Start

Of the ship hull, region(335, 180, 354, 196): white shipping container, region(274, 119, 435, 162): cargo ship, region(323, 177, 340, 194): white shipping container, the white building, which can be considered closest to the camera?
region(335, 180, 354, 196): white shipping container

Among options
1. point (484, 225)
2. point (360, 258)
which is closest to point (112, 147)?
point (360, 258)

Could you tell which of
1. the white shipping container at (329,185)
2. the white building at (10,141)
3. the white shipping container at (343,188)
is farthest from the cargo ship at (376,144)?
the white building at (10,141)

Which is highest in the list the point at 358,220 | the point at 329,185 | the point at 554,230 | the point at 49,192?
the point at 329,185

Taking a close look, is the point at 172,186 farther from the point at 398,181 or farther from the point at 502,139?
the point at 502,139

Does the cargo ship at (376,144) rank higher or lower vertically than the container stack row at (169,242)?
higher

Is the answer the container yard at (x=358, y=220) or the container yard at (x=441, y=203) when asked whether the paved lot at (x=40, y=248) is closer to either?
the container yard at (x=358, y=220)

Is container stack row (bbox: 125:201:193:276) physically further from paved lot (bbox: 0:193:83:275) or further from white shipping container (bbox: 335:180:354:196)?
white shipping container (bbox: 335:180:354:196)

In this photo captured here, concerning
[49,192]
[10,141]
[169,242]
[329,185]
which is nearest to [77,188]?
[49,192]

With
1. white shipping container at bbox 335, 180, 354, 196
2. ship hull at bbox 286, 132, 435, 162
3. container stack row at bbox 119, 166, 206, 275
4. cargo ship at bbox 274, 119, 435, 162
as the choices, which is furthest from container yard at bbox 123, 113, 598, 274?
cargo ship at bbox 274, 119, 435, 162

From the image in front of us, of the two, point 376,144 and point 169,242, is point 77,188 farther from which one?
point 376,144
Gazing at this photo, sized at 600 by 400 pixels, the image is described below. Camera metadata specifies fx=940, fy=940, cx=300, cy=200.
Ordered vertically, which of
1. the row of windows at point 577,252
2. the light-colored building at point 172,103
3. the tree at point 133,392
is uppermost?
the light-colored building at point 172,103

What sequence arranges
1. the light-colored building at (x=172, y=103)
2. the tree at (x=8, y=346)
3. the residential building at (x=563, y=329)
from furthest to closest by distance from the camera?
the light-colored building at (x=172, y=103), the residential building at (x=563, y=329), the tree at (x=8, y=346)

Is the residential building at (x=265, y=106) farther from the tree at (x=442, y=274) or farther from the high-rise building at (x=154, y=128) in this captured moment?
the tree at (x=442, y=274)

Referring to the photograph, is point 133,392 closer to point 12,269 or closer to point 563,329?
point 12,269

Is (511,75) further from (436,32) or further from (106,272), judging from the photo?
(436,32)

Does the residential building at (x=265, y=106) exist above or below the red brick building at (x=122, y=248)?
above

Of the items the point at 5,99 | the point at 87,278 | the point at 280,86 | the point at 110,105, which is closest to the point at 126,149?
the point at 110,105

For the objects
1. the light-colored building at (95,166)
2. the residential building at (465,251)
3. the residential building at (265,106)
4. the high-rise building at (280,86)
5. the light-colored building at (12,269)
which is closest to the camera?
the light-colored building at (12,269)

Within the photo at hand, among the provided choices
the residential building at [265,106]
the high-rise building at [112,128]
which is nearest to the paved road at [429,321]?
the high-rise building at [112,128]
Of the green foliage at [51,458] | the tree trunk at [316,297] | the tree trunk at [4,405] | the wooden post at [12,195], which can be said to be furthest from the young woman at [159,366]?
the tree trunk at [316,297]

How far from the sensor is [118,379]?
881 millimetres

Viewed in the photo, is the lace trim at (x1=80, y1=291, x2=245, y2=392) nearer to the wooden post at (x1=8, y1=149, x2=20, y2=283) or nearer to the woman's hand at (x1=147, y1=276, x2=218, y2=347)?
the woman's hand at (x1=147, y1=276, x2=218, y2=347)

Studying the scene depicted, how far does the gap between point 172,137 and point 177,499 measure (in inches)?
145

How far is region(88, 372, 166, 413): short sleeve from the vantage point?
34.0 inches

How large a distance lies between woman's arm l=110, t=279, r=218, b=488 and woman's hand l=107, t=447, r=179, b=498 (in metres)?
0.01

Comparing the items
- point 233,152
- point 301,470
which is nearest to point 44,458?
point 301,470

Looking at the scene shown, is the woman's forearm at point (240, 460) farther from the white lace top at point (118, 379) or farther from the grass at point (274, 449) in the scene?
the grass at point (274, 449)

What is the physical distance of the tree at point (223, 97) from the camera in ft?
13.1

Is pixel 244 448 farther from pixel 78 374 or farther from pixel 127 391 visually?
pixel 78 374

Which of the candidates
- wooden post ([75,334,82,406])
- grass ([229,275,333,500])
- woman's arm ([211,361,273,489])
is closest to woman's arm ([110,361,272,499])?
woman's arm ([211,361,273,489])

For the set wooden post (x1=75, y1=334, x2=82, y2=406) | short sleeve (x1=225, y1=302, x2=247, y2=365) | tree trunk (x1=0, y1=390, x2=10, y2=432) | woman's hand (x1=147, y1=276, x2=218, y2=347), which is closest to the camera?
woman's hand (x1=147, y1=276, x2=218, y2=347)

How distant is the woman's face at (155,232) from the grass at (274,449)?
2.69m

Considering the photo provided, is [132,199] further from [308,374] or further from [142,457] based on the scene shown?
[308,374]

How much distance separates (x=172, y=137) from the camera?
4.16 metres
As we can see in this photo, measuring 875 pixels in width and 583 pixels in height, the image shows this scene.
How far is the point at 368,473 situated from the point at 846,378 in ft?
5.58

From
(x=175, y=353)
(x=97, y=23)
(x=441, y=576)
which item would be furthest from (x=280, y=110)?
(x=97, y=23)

End

# [Directive]
Rewrite all of the data above, replacing "paved lot" with "parking area" wherever it appears and leaving everything else unchanged.

# [Response to this task]
Of the ship hull, region(335, 180, 354, 196): white shipping container, region(274, 119, 435, 162): cargo ship, region(323, 177, 340, 194): white shipping container, the white building, which can be considered closest to the camera?
region(335, 180, 354, 196): white shipping container

Among options
1. point (484, 225)
2. point (360, 258)
which is closest to point (112, 147)?
point (360, 258)

Could you tell which of
1. the white shipping container at (329,185)
2. the white building at (10,141)
3. the white shipping container at (343,188)
is farthest from the cargo ship at (376,144)?
the white building at (10,141)

Which is highest in the list the point at 358,220 | the point at 329,185 | the point at 554,230 | the point at 49,192?
the point at 329,185

Taking a close look, is the point at 172,186 farther from the point at 398,181 or farther from the point at 502,139?
the point at 502,139

Does the cargo ship at (376,144) rank higher or lower vertically than the container stack row at (169,242)?
higher

Is the answer the container yard at (x=358, y=220) or the container yard at (x=441, y=203) when asked whether the parking area at (x=40, y=248) is closer to either?
the container yard at (x=358, y=220)

Is container stack row (bbox: 125:201:193:276) physically further from parking area (bbox: 0:193:83:275) or further from white shipping container (bbox: 335:180:354:196)?
white shipping container (bbox: 335:180:354:196)

In this photo captured here, concerning
[49,192]
[10,141]
[169,242]
[329,185]
which is nearest to [77,188]?
[49,192]

With
1. white shipping container at bbox 335, 180, 354, 196
2. ship hull at bbox 286, 132, 435, 162
3. container stack row at bbox 119, 166, 206, 275
4. cargo ship at bbox 274, 119, 435, 162
as the choices, which is furthest from container yard at bbox 123, 113, 598, 274?
cargo ship at bbox 274, 119, 435, 162

From the image in front of us, of the two, point 376,144 and point 169,242, is point 77,188 farther from which one?
point 376,144
Gazing at this photo, sized at 600 by 400 pixels, the image is described below. Camera metadata specifies fx=940, fy=940, cx=300, cy=200.
Ordered vertically, which of
1. the row of windows at point 577,252
2. the light-colored building at point 172,103
3. the tree at point 133,392
is uppermost?
the light-colored building at point 172,103

What sequence arranges
1. the light-colored building at (x=172, y=103)
2. the tree at (x=8, y=346)
3. the residential building at (x=563, y=329)
from furthest to closest by distance from the camera?
the light-colored building at (x=172, y=103), the residential building at (x=563, y=329), the tree at (x=8, y=346)

Is the residential building at (x=265, y=106) farther from the tree at (x=442, y=274) or farther from the high-rise building at (x=154, y=128) in this captured moment?
the tree at (x=442, y=274)

Referring to the photograph, is point 133,392 closer to point 12,269 or closer to point 563,329?
point 12,269

Is (511,75) further from (436,32) or further from (106,272), judging from the photo?
(436,32)

Does the residential building at (x=265, y=106) exist above or below the red brick building at (x=122, y=248)?
above

Of the items the point at 5,99 | the point at 87,278 | the point at 280,86 | the point at 110,105, which is closest to the point at 126,149?
the point at 110,105

For the objects
1. the light-colored building at (95,166)
2. the residential building at (465,251)
3. the residential building at (265,106)
4. the high-rise building at (280,86)
5. the light-colored building at (12,269)
which is closest to the camera?
the light-colored building at (12,269)

Within the photo at hand, among the provided choices
the residential building at [265,106]
the high-rise building at [112,128]
which is nearest to the paved road at [429,321]?
the high-rise building at [112,128]
Of the green foliage at [51,458] | the tree trunk at [316,297] | the tree trunk at [4,405] | the wooden post at [12,195], which can be said to be furthest from the young woman at [159,366]?
the tree trunk at [316,297]

How far from the sensor is [118,379]?
881 millimetres

Viewed in the photo, is the lace trim at (x1=80, y1=291, x2=245, y2=392) nearer to the wooden post at (x1=8, y1=149, x2=20, y2=283) or nearer to the woman's hand at (x1=147, y1=276, x2=218, y2=347)?
the woman's hand at (x1=147, y1=276, x2=218, y2=347)

Studying the scene depicted, how far does the gap between point 172,137 and point 177,499 measure (in inches)?
145

How far is region(88, 372, 166, 413): short sleeve from the vantage point?
34.0 inches

How large a distance lies between woman's arm l=110, t=279, r=218, b=488 and woman's hand l=107, t=447, r=179, b=498 (in metres)?
0.01

Comparing the items
- point 233,152
- point 301,470
which is nearest to point 44,458?
point 301,470

Looking at the scene shown, is the woman's forearm at point (240, 460) farther from the white lace top at point (118, 379) or farther from the grass at point (274, 449) in the scene?
the grass at point (274, 449)

What is the physical distance of the tree at point (223, 97) from the camera in ft?
13.1

Is pixel 244 448 farther from pixel 78 374 or farther from pixel 127 391 visually?
pixel 78 374

Which of the candidates
- wooden post ([75,334,82,406])
- grass ([229,275,333,500])
- woman's arm ([211,361,273,489])
is closest to woman's arm ([110,361,272,499])?
woman's arm ([211,361,273,489])

For the set wooden post (x1=75, y1=334, x2=82, y2=406) | short sleeve (x1=225, y1=302, x2=247, y2=365) | tree trunk (x1=0, y1=390, x2=10, y2=432) | woman's hand (x1=147, y1=276, x2=218, y2=347), which is closest to the camera?
woman's hand (x1=147, y1=276, x2=218, y2=347)

How distant is the woman's face at (155,232) from the grass at (274,449)?
2.69m

Considering the photo provided, is [132,199] further from [308,374] or further from [142,457] based on the scene shown?
[308,374]

How much distance separates (x=172, y=137) from the camera?
4.16 metres
As we can see in this photo, measuring 875 pixels in width and 583 pixels in height, the image shows this scene.
How far is the point at 368,473 situated from the point at 846,378 in ft?
5.58

From
(x=175, y=353)
(x=97, y=23)
(x=441, y=576)
which item would be furthest from (x=280, y=110)?
(x=97, y=23)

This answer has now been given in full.